◆ **What this task involves**
Return the lines below verbatim, omitting the pictures.

Data records:
------------------------------

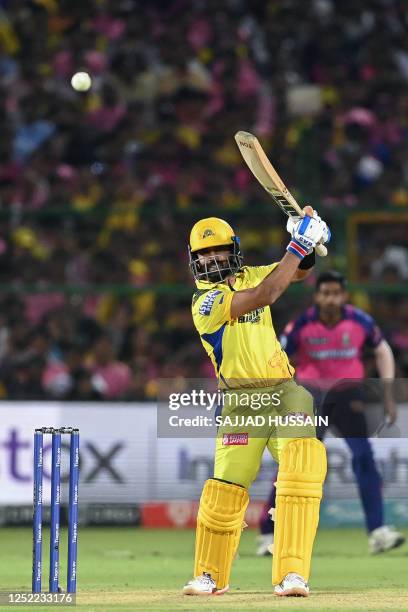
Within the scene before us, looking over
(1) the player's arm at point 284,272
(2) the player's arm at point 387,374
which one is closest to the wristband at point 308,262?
(1) the player's arm at point 284,272

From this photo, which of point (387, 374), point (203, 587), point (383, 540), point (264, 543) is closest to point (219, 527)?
point (203, 587)

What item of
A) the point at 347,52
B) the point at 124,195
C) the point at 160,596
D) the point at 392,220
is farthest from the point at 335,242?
the point at 160,596

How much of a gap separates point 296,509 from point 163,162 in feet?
26.8

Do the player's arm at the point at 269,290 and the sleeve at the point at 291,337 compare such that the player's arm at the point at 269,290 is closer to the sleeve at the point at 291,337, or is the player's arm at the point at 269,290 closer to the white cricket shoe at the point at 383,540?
the sleeve at the point at 291,337

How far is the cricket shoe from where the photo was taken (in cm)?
708

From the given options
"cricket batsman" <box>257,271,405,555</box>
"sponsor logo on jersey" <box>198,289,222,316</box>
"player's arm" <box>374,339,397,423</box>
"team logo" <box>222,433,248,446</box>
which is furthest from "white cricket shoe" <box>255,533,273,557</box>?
"sponsor logo on jersey" <box>198,289,222,316</box>

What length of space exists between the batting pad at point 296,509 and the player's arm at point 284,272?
804mm

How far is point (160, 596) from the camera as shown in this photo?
23.5ft

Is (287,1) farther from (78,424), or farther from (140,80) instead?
(78,424)

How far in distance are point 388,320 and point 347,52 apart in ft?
15.6

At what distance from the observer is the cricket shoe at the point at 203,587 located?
7.08 m

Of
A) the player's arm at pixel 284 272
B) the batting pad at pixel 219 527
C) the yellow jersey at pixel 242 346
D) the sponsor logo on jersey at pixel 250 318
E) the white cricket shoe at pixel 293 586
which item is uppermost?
the player's arm at pixel 284 272

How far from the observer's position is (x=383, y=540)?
976cm

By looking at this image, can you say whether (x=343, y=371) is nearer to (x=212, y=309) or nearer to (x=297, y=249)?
(x=212, y=309)
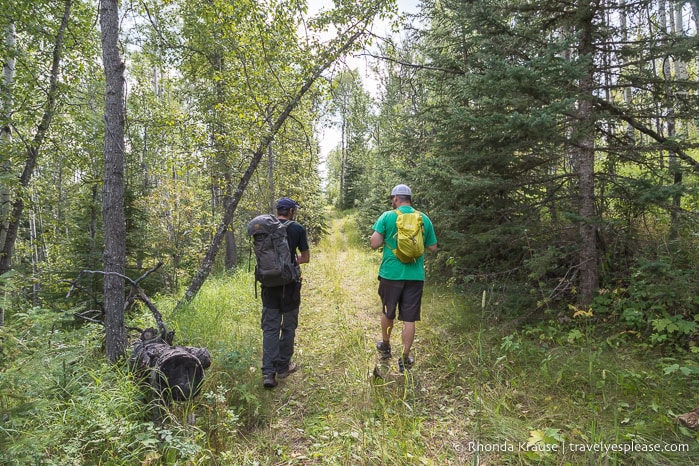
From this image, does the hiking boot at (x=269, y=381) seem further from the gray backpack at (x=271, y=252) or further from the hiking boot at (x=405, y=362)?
the hiking boot at (x=405, y=362)

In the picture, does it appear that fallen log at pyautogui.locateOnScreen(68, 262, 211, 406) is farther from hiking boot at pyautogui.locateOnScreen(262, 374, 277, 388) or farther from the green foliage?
the green foliage

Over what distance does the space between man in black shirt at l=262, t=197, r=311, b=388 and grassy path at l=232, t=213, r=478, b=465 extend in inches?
11.0

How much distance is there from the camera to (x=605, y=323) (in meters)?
4.08

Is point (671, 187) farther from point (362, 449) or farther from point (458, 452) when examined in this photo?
point (362, 449)

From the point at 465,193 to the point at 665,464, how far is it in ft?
13.7

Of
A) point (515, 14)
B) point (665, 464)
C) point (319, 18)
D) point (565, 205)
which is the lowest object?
point (665, 464)

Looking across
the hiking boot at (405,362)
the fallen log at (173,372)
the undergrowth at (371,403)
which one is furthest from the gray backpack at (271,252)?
the hiking boot at (405,362)

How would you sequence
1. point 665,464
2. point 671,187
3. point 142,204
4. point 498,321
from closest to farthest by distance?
point 665,464
point 671,187
point 498,321
point 142,204

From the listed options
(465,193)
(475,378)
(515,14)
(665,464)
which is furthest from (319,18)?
(665,464)

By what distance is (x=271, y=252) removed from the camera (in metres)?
3.84

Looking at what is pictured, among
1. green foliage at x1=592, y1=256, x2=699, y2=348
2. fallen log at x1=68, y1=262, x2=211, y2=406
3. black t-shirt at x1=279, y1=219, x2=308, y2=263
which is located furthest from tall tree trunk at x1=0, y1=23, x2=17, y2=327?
green foliage at x1=592, y1=256, x2=699, y2=348

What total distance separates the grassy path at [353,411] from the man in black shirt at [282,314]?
280 millimetres

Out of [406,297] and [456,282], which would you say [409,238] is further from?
[456,282]

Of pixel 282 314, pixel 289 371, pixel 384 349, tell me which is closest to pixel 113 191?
pixel 282 314
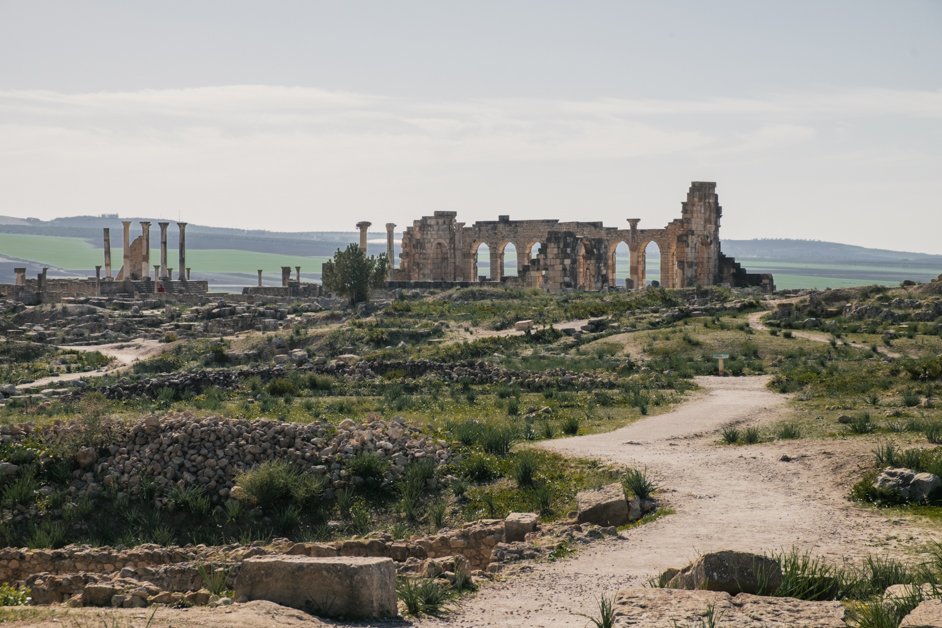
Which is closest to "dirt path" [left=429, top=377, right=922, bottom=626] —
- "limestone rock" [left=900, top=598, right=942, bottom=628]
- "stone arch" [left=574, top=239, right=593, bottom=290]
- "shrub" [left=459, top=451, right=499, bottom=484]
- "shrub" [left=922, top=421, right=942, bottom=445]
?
"shrub" [left=922, top=421, right=942, bottom=445]

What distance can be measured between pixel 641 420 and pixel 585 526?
357 inches

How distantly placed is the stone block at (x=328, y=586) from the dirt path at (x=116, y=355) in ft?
77.5

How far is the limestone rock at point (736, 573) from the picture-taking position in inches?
402

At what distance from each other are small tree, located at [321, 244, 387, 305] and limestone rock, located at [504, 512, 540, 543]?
41.2m

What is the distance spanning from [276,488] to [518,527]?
4288 mm

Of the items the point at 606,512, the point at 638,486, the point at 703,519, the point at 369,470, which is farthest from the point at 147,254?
the point at 703,519

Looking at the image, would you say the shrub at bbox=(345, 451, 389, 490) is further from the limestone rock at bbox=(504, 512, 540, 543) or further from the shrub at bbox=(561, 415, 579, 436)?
the shrub at bbox=(561, 415, 579, 436)

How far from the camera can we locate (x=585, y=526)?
13531 mm

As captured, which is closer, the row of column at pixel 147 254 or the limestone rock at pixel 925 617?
the limestone rock at pixel 925 617

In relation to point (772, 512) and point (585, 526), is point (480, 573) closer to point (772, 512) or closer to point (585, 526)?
point (585, 526)

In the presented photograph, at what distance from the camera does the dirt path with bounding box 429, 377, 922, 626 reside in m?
11.0

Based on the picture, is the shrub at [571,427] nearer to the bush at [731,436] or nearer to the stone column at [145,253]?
the bush at [731,436]

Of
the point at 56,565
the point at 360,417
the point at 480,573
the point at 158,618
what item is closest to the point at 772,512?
the point at 480,573

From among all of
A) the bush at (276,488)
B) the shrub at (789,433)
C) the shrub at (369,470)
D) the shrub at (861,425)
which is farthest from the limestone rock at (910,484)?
the bush at (276,488)
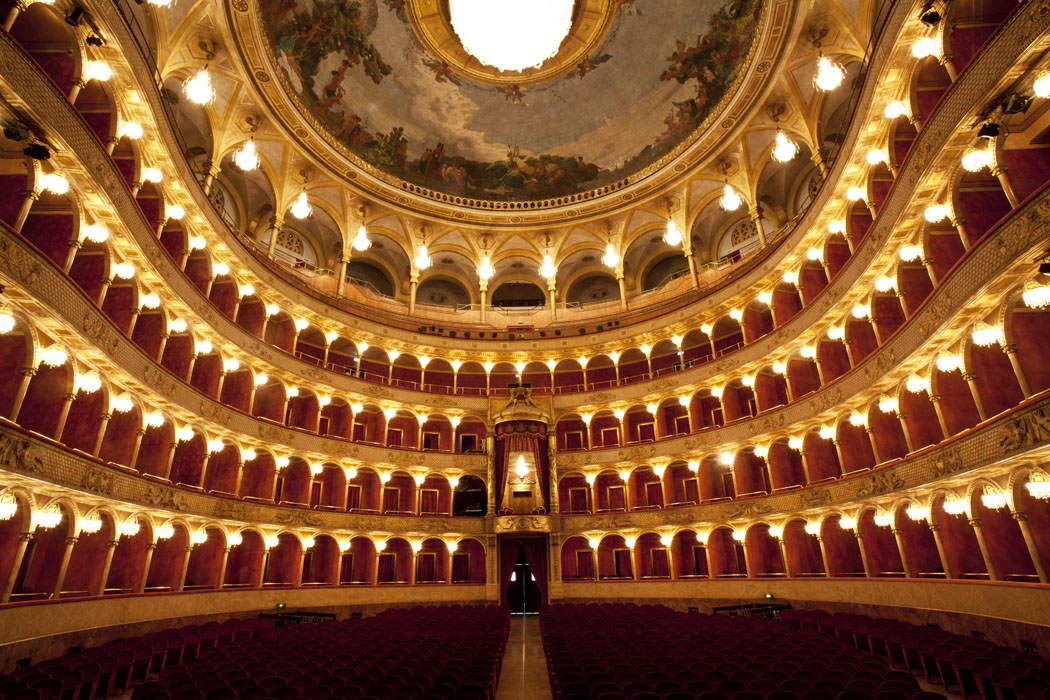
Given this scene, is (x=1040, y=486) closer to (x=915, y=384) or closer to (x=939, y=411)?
(x=939, y=411)

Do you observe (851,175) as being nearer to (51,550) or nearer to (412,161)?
(412,161)

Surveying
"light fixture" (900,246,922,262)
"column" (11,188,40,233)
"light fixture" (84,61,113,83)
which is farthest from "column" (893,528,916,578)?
"light fixture" (84,61,113,83)

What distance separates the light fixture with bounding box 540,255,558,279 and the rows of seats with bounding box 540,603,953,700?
25.1 m

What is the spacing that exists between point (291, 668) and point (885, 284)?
18.5 metres

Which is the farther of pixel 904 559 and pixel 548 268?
pixel 548 268

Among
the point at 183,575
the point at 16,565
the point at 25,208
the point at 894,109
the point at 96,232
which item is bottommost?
the point at 183,575

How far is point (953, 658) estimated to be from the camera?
8.80m

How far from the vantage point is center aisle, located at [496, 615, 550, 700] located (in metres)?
10.4

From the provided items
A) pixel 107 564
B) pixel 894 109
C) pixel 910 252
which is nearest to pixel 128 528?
pixel 107 564

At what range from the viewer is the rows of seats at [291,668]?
6.57 m

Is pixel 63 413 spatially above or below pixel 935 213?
below

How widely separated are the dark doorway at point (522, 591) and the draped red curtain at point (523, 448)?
4963mm

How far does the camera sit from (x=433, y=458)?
2891cm

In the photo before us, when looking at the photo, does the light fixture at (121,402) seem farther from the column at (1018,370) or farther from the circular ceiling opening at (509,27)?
the circular ceiling opening at (509,27)
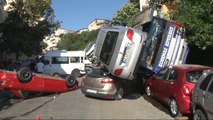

------------------------------

◆ **Result of this exercise**
Within the scene before us, looking over
(1) the player's arm at point 284,272
(2) the player's arm at point 387,374
which one is closest to the wristband at point 308,262?
(1) the player's arm at point 284,272

From this photo, which of point (387, 374), point (203, 587), point (383, 540), point (264, 543) is closest to point (219, 527)?
point (203, 587)

What item of
A) the point at 347,52
B) the point at 124,195
C) the point at 160,596
D) the point at 392,220
is farthest from the point at 335,242?
the point at 160,596

How much of a gap separates point 296,509 from point 163,162 in feet?
26.8

Do the player's arm at the point at 269,290 and the sleeve at the point at 291,337 compare such that the player's arm at the point at 269,290 is closer to the sleeve at the point at 291,337, or is the player's arm at the point at 269,290 closer to the white cricket shoe at the point at 383,540?
the sleeve at the point at 291,337

How far is the cricket shoe from where the photo was taken (in cm)?
708

From the given options
"cricket batsman" <box>257,271,405,555</box>
"sponsor logo on jersey" <box>198,289,222,316</box>
"player's arm" <box>374,339,397,423</box>
"team logo" <box>222,433,248,446</box>
which is furthest from "white cricket shoe" <box>255,533,273,557</box>?
"sponsor logo on jersey" <box>198,289,222,316</box>

What length of space exists between the batting pad at point 296,509 and the player's arm at point 284,272?
804mm

How far is point (160, 596) from the camera as shown in this photo?
23.5ft

Is (287,1) farther from (78,424), or farther from (140,80) instead?
(78,424)

How far in distance are point 388,320 and point 347,52 apart in ft?
15.6

At what distance from the observer is the cricket shoe at the point at 203,587 located?
7.08 m

Of
A) the player's arm at pixel 284 272
B) the batting pad at pixel 219 527
C) the yellow jersey at pixel 242 346
D) the sponsor logo on jersey at pixel 250 318
E) the white cricket shoe at pixel 293 586
which item is uppermost?
the player's arm at pixel 284 272

How far from the observer's position is (x=383, y=540)?
976cm

By looking at this image, can you say whether (x=343, y=371) is nearer to (x=212, y=309) or nearer to (x=297, y=249)?
(x=212, y=309)
From this image, does the hiking boot at (x=269, y=381) seem further from the gray backpack at (x=271, y=252) or further from the hiking boot at (x=405, y=362)?
the hiking boot at (x=405, y=362)

In the picture, does it appear that fallen log at pyautogui.locateOnScreen(68, 262, 211, 406) is farther from hiking boot at pyautogui.locateOnScreen(262, 374, 277, 388) or farther from the green foliage?
the green foliage

Over what distance does the space between man in black shirt at l=262, t=197, r=311, b=388 and grassy path at l=232, t=213, r=478, b=465 extend in inches?
11.0

How much distance is there from the camera to (x=605, y=323) (in meters)?
4.08

Is point (671, 187) farther from point (362, 449) or farther from point (458, 452) when examined in this photo?
point (362, 449)

From the point at 465,193 to the point at 665,464, how far is it in ft?
13.7

Of
A) point (515, 14)
B) point (665, 464)
C) point (319, 18)
D) point (565, 205)
which is the lowest object?
point (665, 464)

Looking across
the hiking boot at (405,362)
the fallen log at (173,372)
the undergrowth at (371,403)
which one is furthest from the gray backpack at (271,252)?
the hiking boot at (405,362)

How would you sequence
1. point 665,464
2. point 671,187
3. point 142,204
4. point 498,321
from closest to farthest by distance?
point 665,464
point 671,187
point 498,321
point 142,204

From the listed options
(465,193)
(475,378)
(515,14)
(665,464)
which is furthest from (319,18)?
(665,464)

By what distance is (x=271, y=252) removed from the camera (in metres)?
3.84

Looking at what is pictured, among
1. green foliage at x1=592, y1=256, x2=699, y2=348
2. fallen log at x1=68, y1=262, x2=211, y2=406
3. black t-shirt at x1=279, y1=219, x2=308, y2=263
which is located furthest from tall tree trunk at x1=0, y1=23, x2=17, y2=327?
green foliage at x1=592, y1=256, x2=699, y2=348

What total distance separates the grassy path at [353,411] from the man in black shirt at [282,314]?
280 millimetres

Out of [406,297] and [456,282], which would you say [409,238] is further from?
[456,282]

Of pixel 282 314, pixel 289 371, pixel 384 349, tell me which is closest to pixel 113 191?
pixel 282 314
Which is closest to "dirt path" [left=429, top=377, right=922, bottom=626] —
- "limestone rock" [left=900, top=598, right=942, bottom=628]
- "stone arch" [left=574, top=239, right=593, bottom=290]
- "shrub" [left=459, top=451, right=499, bottom=484]
- "shrub" [left=922, top=421, right=942, bottom=445]
?
"shrub" [left=922, top=421, right=942, bottom=445]

What distance can be measured between pixel 641 420 and pixel 585 526?
357 inches

How distantly placed is the stone block at (x=328, y=586) from the dirt path at (x=116, y=355) in ft?
77.5

How far is the limestone rock at point (736, 573) from the picture-taking position in inches?
402

At what distance from each other are small tree, located at [321, 244, 387, 305] and limestone rock, located at [504, 512, 540, 543]?
41.2m

What is the distance spanning from [276,488] to [518,527]?
4288 mm

Of the items the point at 606,512, the point at 638,486, the point at 703,519, the point at 369,470, which is farthest from the point at 147,254?
the point at 703,519

Looking at the image, would you say the shrub at bbox=(345, 451, 389, 490) is further from the limestone rock at bbox=(504, 512, 540, 543) or further from the shrub at bbox=(561, 415, 579, 436)?
the shrub at bbox=(561, 415, 579, 436)

How far from the camera can we locate (x=585, y=526)?
13531 mm

As captured, which is closer, the row of column at pixel 147 254 or the limestone rock at pixel 925 617?
the limestone rock at pixel 925 617

In relation to point (772, 512) and point (585, 526), is point (480, 573) closer to point (772, 512) or closer to point (585, 526)?
point (585, 526)

In the presented photograph, at what distance from the camera does the dirt path with bounding box 429, 377, 922, 626 reside in m?
11.0

Based on the picture, is the shrub at [571,427] nearer to the bush at [731,436] or nearer to the stone column at [145,253]?
the bush at [731,436]

Of
the point at 56,565
the point at 360,417
the point at 480,573
the point at 158,618
what item is closest to the point at 772,512?
the point at 480,573

From among all of
A) the bush at (276,488)
B) the shrub at (789,433)
C) the shrub at (369,470)
D) the shrub at (861,425)
which is farthest from the limestone rock at (910,484)?
the bush at (276,488)
Given this scene, is (x=1040, y=486) closer to (x=915, y=384) or closer to (x=939, y=411)?
(x=939, y=411)

Do you observe (851,175) as being nearer to (51,550) or nearer to (412,161)?
(412,161)

Surveying
"light fixture" (900,246,922,262)
"column" (11,188,40,233)
"light fixture" (84,61,113,83)
which is farthest from "column" (893,528,916,578)?
"light fixture" (84,61,113,83)

What distance separates the light fixture with bounding box 540,255,558,279 and the rows of seats with bounding box 540,603,953,700?
25.1 m

What is the spacing that exists between point (291, 668) and point (885, 284)?
18.5 metres

Which is the farther of pixel 904 559 and pixel 548 268?
pixel 548 268

Among
the point at 183,575
the point at 16,565
the point at 25,208
the point at 894,109
the point at 96,232
which item is bottommost?
the point at 183,575

How far is point (953, 658) estimated to be from the camera?
8.80m

How far from the vantage point is center aisle, located at [496, 615, 550, 700] located (in metres)?
10.4

From the provided items
A) pixel 107 564
B) pixel 894 109
C) pixel 910 252
which is nearest to pixel 128 528?
pixel 107 564

At what range from the viewer is the rows of seats at [291,668]?
6.57 m

Is pixel 63 413 spatially above or below pixel 935 213?
below

How widely separated are the dark doorway at point (522, 591) and the draped red curtain at point (523, 448)?
4963mm

How far does the camera sit from (x=433, y=458)?
2891cm

In the photo before us, when looking at the photo, does the light fixture at (121,402) seem farther from the column at (1018,370) or farther from the circular ceiling opening at (509,27)?
the circular ceiling opening at (509,27)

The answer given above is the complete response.